Fortunately, the chancellor was temporarily isolated from the volatile world of markets while he presented his budget.
By restoring the UK’s reputation for fiscal literacy after last year’s failed Trouss-Kwarteng experiment, Jeremy Hunt has been able to make progress towards his key goal of getting inactive citizens back to work.
If the American financial channel CNBC had been working in the background, it might not have been able to return two-thirds of the fiscal profit accumulated since November 2022 so quickly.
Warning Signs: Hedge funds and traders are often far ahead of the authorities in identifying weak links in the financial chain.
Hunt, along with colleagues at the Bank of England, urged HSBC to keep Silicon Valley Bank’s UK arm for the tech industry.
But the UK, as a major financial center, will have a hard time avoiding explosions in the rest of the banking universe.
Hedge funds and traders are often far ahead of the authorities in identifying weak links in the financial chain.
The alarming 20% drop in the value of Credit Suisse shares shows how quickly contagion can move from non-essential institutions like the SVB to the main ones.
In the last quarter of last year, depositors withdrew £120 billion from Credit Suisse. Since then, there has been little to encourage the funds to return.
The bank’s largest investor, Harris Associates, sold its stake. The publication of bank accounts was delayed by US authorities.
And the Saudi Arabian investor shows little interest in being a lender of last resort.
In the final days of Fred Goodwin’s Royal Bank of Scotland, the disgraced chief executive toured the city in 2008 urging investors to support a £20bn rights issue.
Shares were expected, but that didn’t stop the owner of NatWest from asking the government for a bailout after Lehman.
Amid much controversy, the US Treasury and the Federal Reserve wasted no time installing a safety net within the US banking system over the weekend to ease the panic.
This is despite promises made after the great financial crisis that no bank is too big to fail.
The Swiss National Bank now has to intervene. It will either offer liquidity, or it could even facilitate a bearish merger with UBS.
The inaction hurt other European banks. BNP and other continental lenders are wary of Credit Suisse deals at the first sign of a credit crunch.
Uncertainty caused a nasty decline in European stock markets, with the bank-heavy FTSE 100 index down 3.8%.
Shares of regional banks in the US are faltering, and major US stock indexes are falling sharply.
If there is a positive side, it is that the market’s appetite for further interest rate hikes on both sides of the Atlantic is waning. It makes no sense to accumulate agony when lenders refuse to lend to technology and real estate for fear of rising defaults.
fatal loop
The big surprise in the budget is the speed at which economic forecasts have changed.

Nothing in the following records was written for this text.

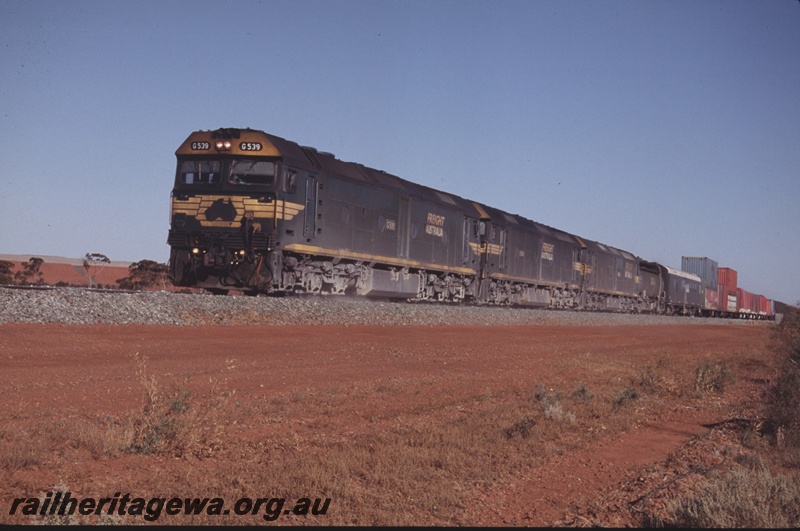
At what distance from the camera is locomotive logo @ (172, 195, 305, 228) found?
22719mm

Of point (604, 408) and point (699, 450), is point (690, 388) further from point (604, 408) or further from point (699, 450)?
point (699, 450)

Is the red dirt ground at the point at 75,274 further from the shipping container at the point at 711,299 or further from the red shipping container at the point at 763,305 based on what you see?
the red shipping container at the point at 763,305

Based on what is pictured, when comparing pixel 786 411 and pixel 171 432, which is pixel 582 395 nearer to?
pixel 786 411

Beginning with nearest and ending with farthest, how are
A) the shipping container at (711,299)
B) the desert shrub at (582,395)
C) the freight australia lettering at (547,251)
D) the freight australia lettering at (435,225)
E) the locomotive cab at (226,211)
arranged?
the desert shrub at (582,395) → the locomotive cab at (226,211) → the freight australia lettering at (435,225) → the freight australia lettering at (547,251) → the shipping container at (711,299)

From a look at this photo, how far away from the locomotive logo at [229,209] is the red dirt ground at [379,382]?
4.02 m

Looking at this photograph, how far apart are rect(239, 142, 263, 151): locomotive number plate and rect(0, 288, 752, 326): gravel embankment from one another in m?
4.49

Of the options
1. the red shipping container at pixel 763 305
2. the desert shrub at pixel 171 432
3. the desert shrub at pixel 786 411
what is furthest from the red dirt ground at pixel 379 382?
the red shipping container at pixel 763 305

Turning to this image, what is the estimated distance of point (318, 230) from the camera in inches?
968

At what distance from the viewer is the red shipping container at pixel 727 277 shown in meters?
83.5

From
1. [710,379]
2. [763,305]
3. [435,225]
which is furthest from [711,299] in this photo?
[710,379]

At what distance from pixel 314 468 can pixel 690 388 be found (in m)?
10.6

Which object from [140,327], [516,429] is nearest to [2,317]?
[140,327]

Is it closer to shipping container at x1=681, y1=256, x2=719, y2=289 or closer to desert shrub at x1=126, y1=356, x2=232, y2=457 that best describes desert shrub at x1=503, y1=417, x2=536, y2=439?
desert shrub at x1=126, y1=356, x2=232, y2=457

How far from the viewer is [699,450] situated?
892 centimetres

This, together with the freezing of personal tax thresholds, gave the Chancellor some financial space to try something else.
If there is a lesson to be learned, it is that there is too much trust in official forecasts.
After negative growth forecasts from the Bank of England and the Fiscal Responsibility Office last year and the IMF this year, opposition politicians couldn’t wait to blast the country with contempt.
They contributed to the fatal loop. However, there is clear evidence – crowded airports, queues at restaurants, overflowing shopping bags and store openings – to suggest otherwise.
It takes a lot of effort to throw staunch British consumers and firms off course.
The latest YouGov/Cebr consumer and business confidence survey shows rising optimism in almost every category, including home prices and job insecurity.
All of this could go down the drain if banks refuse to lend to each other or, worse, customers.
Luckily, for now, the doomsters are losing.
nuclear spring
Britain has a nasty habit of letting others use our winning technology.
The chancellor deserves credit for recognizing the promise of Rolls-Royce small modular reactors after almost a decade of skepticism and delays.
Under Great British Nuclear, the government is committed to funding exciting new technology. About the time!